◆ Qué hacer:
a – Transcribe sin cambios la parte del texto sobre Venezuela que empieza con las palabras "El Derecho deriva" y termina con "libertad de todos.".
b – Contesta estas preguntas según el texto sobre Venezuela:
(i) ¿Cuántos años lleva en el poder el socialismo del que se habla?
(ii) ¿Qué parte de la economía dice que se ha destruido?
(iii) ¿De qué deriva el Derecho?

◆ Fragmento del texto:
Deseos no preñan, advierte un viejo refrán que era popular tiempo atrás en la hoy empobrecida y violenta Venezuela. Esta máxima fue obviada por esos intelectuales y políticos que desde hace más de medio siglo fueron estableciendo las bases sobre las que se instaló un totalitarismo socialista, que con dos décadas en el poder ya ha borrado todo rastro de legalidad, destruido más de dos tercios de la economía, hundido a la población en la miseria y sostenido su poder en las bayonetas y la policía política. Pese a ello, no terminan todavía de cerrar tan herméticamente como desean su totalitarismo.
Quienes nos gobiernan pretenden adivinar, juzgar y castigar incluso la intención no ejecutada en su contra. Pero son incapaces de reducir una escalada delictiva común y politizada que da estadísticaa de inseguridad y violencia entre las peores del mundo. Pretenden planificar centralmente toda la economía, pero son incapaces de dar mantenimiento que garantice el funcionamiento regular de los más elementales servicios de la civilización moderna: agua corriente y la electricidad, la telefonía y telecomunicaciones, por no hablar de infraestructura de vialidad y ciudades.
Quizás por vivir en una tierra de tales paradojas pongo especial atención a la coincidencia ideológica de fondo entre la abrumadora mayoría de políticos, en el poder y la oposición, ante una la población asombrada al constatar que contra el rechazo abrumador de la mayoría se aferran al poder por cualquier medio quienes hace 20 años lo obtuvieron del circunstancial apoyo mayoritario.
Esa coincidencia moral que acepta activa o pasivamente el abuso de poder, no tendría por qué extrañarse el que se mantenga en el poder 20 años un socialismo revolucionario y totalitario, mientras quienes se le oponen lo hacen en nombre de otra interpretación un poco menos brutal del mismo socialismo.
El socialismo en sentido amplio es en lo que, lamento admitir, todavía cree moral y políticamente la mayoría de la población, aunque aquí comiencen tímidamente a ponerlo en duda. Es una manera de pensar que llevada a sus propias conclusiones destruyó un país como Venezuela, y está ampliamente difundida en la mayor parte del occidente contemporáneo. No se limita al subdesarrollo y es uno de los mayores peligros de nuestros tiempos.
El Derecho deriva de la moral y la moral expresa lo que las personas intersubjetivamente consideran justo, así que en tanto la común estimación de lo moralmente justo sea la expresión del resentimiento envidioso, eso, y no otra cosa, es lo que finalmente institucionalizará un “derecho” al servicio de la política con las consecuencias inevitables de empobrecimiento material y moral.
No será un estado de legalidad que no llegue a ser de Derecho lo que pueda garantizar la libertad de quienes no quieren ser libres, sino un valor moral de la libertad y la responsabilidad en las conciencias de las que emergería una moral, un derecho, un Estado de derecho y una república capaces de defender la libertad de todos.

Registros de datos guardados
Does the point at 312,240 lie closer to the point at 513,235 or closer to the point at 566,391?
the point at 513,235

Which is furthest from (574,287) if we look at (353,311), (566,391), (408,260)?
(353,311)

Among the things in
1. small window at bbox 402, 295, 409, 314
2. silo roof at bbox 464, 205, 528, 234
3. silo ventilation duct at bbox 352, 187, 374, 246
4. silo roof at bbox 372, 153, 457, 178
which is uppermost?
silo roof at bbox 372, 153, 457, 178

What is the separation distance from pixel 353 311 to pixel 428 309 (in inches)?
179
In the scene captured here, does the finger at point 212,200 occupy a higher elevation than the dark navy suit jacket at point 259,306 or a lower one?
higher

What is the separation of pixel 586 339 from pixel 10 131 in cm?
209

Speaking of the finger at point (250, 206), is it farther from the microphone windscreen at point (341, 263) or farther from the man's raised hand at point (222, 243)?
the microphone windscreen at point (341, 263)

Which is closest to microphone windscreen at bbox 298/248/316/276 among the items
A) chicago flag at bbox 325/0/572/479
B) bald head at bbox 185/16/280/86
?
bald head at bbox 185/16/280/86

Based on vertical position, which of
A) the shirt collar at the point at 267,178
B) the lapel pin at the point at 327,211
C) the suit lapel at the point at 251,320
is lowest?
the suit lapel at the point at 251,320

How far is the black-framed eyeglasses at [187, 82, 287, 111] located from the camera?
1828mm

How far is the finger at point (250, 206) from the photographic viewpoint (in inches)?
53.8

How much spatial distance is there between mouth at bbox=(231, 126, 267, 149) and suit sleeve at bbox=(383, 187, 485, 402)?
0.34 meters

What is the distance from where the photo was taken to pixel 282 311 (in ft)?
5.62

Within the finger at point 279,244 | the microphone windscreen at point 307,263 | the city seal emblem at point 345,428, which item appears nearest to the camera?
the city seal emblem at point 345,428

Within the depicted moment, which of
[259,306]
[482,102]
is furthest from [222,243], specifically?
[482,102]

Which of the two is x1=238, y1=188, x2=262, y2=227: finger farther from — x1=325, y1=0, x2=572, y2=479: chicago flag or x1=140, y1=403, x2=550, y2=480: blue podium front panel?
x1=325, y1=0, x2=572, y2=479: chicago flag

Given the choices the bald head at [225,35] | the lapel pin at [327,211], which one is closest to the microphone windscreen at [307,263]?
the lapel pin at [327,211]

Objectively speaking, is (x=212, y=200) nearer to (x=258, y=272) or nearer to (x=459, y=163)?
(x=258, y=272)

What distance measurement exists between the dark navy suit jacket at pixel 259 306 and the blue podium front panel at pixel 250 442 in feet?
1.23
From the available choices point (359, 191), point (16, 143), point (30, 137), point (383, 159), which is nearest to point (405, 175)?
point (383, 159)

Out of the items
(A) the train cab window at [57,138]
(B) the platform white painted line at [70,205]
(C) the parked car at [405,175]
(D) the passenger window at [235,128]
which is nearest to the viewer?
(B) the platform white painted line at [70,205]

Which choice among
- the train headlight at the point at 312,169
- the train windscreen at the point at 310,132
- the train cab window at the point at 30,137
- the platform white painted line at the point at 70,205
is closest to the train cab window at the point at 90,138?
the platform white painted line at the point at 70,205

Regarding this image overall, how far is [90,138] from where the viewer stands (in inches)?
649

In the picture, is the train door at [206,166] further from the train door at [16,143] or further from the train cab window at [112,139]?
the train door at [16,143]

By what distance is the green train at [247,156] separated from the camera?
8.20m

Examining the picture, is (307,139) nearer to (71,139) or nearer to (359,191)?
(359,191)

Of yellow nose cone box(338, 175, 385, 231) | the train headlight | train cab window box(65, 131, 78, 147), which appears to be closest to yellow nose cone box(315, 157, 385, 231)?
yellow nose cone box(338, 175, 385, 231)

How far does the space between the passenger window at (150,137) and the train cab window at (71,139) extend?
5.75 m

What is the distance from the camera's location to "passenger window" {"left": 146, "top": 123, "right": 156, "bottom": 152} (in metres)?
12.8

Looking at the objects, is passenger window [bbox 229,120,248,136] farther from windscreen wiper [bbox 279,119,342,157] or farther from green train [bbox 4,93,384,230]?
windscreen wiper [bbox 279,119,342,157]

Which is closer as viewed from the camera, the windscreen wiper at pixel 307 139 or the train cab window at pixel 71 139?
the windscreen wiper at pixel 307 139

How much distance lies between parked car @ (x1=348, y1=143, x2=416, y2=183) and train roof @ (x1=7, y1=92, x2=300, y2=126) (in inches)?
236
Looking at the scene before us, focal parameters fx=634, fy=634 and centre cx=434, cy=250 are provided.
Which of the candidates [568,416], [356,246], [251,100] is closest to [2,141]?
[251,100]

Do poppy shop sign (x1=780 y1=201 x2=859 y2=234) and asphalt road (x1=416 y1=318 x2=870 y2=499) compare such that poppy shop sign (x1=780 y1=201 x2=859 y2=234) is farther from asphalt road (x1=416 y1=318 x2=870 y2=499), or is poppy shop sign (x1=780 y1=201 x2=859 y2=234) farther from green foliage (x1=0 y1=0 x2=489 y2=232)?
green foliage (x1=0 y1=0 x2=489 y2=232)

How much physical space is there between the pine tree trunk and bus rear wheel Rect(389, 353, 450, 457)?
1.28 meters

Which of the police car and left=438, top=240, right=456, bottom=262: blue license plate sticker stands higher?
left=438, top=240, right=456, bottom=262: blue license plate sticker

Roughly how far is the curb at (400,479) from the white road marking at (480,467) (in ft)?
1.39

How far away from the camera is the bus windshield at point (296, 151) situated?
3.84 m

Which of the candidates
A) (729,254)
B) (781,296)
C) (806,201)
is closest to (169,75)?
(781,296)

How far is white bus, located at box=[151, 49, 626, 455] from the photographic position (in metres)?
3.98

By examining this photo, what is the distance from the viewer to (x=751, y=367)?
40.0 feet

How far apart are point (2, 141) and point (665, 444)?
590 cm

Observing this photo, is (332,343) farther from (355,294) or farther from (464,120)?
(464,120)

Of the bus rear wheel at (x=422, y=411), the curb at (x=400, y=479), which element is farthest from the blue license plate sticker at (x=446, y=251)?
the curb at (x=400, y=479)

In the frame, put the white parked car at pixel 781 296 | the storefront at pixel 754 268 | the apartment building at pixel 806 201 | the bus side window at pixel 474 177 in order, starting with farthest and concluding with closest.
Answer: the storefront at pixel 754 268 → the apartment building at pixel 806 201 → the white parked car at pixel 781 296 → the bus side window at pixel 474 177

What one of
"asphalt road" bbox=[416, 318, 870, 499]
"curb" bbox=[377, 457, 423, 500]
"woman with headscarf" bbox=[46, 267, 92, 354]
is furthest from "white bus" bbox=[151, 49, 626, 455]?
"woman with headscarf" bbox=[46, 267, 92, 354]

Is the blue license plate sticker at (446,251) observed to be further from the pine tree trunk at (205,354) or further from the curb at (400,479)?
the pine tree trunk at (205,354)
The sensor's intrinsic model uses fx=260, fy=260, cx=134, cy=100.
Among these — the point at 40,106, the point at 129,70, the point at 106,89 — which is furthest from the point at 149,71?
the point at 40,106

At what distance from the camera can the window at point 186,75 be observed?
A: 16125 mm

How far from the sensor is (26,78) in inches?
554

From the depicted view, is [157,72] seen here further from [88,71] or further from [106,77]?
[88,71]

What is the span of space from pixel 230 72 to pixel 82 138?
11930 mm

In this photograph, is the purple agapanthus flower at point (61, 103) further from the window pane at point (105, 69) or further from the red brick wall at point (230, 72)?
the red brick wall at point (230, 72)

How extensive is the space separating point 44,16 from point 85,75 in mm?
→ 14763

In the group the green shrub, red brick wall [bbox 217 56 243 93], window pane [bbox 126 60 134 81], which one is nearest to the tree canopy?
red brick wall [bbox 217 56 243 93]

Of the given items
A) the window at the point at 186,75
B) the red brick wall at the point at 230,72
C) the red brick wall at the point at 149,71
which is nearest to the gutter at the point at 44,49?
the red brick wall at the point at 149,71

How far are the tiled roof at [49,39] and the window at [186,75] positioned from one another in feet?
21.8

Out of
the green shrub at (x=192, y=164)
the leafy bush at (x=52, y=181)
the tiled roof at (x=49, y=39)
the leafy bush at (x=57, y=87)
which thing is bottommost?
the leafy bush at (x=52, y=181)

◆ Resultados:
a –
El Derecho deriva de la moral y la moral expresa lo que las personas intersubjetivamente consideran justo, así que en tanto la común estimación de lo moralmente justo sea la expresión del resentimiento envidioso, eso, y no otra cosa, es lo que finalmente institucionalizará un “derecho” al servicio de la política con las consecuencias inevitables de empobrecimiento material y moral.
No será un estado de legalidad que no llegue a ser de Derecho lo que pueda garantizar la libertad de quienes no quieren ser libres, sino un valor moral de la libertad y la responsabilidad en las conciencias de las que emergería una moral, un derecho, un Estado de derecho y una república capaces de defender la libertad de todos.

b –
(i) 20 años, es decir, dos décadas.
(ii) Más de dos tercios.
(iii) De la moral.